Unbeliebt ist nur, was sie tut. Sie persönlich ist es ganz und gar nicht. Dasselbe Volk, das Angela Merkels Euro-Politik mehrheitlich verflucht, vertraut der Bundeskanzlerin. Die dazu nötige politische Artistik wäre schon Grund genug gewesen für ein fulminantes Abstimmungsergebnis auf dem CDU-Parteitag. Doch ist da außerdem die Energiewende, die blitzschnell durchgeführte Drehung um 180 Grad. Vorerst klappt es damit zwar nicht ganz, doch ficht das die Urheberin nur ein klein wenig an. Außerdem lobte sie in Hannover die Marktwirtschaft über den grünen Klee – ein weiterer Beweis ihrer Geschmeidigkeit, ist doch die geplante Energiewende Planwirtschaft in Reinkultur.
Angela Merkel unterschätzen wird fortan so schnell niemand mehr. Wer diesen Fehler früher beging, also auf die rhetorische Unschärfe, das ausdruckslose Gesicht oder die Fransenfrisur hereinfiel, wird jetzt geneigt sein, zur Buße besonders große Stücke auf die große Vorsitzende zu halten. In der CDU steht sie allein auf weiter Flur, denn die gesamte Eventualkonkurrenz ist von ihr rechtzeitig niedergemacht worden. Außerdem ist den meisten Deutschen die Welt viel zu kompliziert. Deshalb brauchen sie zwei verlässliche Größen: Vater Staat und Mutti Merkel. Diese ist eine begnadete Taktikerin, und dazu gehört nun einmal, dass sie so dreinschaut, als sei sie keine. Und wie vergesslich die Leute gottlob sind! Das sagt sie zwar nie, beherzigt es aber dauernd.

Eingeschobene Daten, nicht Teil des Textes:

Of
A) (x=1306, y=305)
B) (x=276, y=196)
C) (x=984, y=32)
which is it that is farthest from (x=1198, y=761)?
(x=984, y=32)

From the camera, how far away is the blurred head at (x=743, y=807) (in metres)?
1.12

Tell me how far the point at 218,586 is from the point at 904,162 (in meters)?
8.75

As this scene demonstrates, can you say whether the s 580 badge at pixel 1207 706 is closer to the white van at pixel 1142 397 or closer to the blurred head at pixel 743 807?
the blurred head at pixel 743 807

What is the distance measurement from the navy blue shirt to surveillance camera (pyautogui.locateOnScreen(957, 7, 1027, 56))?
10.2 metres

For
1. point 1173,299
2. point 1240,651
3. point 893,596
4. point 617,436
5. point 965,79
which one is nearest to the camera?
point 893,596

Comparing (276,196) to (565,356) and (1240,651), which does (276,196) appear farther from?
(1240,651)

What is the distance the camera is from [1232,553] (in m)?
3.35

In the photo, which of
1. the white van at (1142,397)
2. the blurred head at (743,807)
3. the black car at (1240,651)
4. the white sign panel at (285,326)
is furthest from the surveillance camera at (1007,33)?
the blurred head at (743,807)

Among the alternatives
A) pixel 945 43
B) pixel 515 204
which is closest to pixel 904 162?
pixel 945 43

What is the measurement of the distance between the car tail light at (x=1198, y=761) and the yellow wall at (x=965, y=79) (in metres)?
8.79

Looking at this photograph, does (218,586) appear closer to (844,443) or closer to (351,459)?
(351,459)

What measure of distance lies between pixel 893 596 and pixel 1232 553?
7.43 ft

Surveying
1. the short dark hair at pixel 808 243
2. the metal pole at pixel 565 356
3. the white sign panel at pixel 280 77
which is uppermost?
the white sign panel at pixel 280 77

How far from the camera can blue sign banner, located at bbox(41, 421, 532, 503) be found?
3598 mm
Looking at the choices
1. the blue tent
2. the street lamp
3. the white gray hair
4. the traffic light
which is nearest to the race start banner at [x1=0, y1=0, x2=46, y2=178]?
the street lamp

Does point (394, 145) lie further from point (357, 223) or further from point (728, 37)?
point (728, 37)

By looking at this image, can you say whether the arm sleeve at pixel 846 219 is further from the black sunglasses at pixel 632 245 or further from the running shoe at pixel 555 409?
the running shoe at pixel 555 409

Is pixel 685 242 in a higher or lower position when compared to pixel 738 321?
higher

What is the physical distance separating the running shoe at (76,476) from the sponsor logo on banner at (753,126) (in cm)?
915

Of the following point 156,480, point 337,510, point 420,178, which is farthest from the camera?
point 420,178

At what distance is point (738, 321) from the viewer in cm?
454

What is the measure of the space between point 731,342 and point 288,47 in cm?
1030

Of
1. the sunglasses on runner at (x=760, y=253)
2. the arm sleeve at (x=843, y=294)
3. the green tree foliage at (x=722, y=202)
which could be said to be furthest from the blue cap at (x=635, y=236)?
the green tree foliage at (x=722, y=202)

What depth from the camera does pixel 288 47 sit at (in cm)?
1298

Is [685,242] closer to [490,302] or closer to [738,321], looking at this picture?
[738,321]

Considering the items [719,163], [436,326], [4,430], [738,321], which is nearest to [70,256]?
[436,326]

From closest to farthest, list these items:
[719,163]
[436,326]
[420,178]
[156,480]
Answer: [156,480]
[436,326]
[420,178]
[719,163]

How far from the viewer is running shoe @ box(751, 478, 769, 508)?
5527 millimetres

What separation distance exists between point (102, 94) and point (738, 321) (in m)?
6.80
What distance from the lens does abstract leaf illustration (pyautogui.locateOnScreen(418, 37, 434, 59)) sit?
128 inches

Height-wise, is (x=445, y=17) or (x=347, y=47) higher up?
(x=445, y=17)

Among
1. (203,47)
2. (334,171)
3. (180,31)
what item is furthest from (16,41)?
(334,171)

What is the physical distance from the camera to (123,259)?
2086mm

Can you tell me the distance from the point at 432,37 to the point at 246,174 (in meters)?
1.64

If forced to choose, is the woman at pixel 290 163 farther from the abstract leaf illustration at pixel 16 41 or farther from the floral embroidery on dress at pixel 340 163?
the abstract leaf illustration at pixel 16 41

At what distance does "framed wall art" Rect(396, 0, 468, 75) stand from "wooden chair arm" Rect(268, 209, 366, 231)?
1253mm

Männer, die wie Kätzchen schnurren


Seehofer und Dobrindt, zwei ihr unterlegene Männer, schnurren wie Kätzchen und bekennen sich dazu. Sie lernen sogar von der Meisterin, indem sie zum Beispiel beteuern, nie und nimmer werde es einen Schuldenschnitt mit Griechenland geben. Dabei gab es erst kürzlich einen (Volumen: etwa 100 Milliarden Euro). Der Trick ist, den zweiten Schnitt anders zu etikettieren, mit Zinssenkung, Zahlungsaufschub oder Forderungsverzicht. Verbal funktioniert der Schwindel auch bei der Haftungsunion, die glatt geleugnet wird, obwohl schon längst einige für alle haften. Und die Rettungsschirme sollten laut Merkel nur für eine Weile aufgespannt werden. Jetzt sind sie ewig.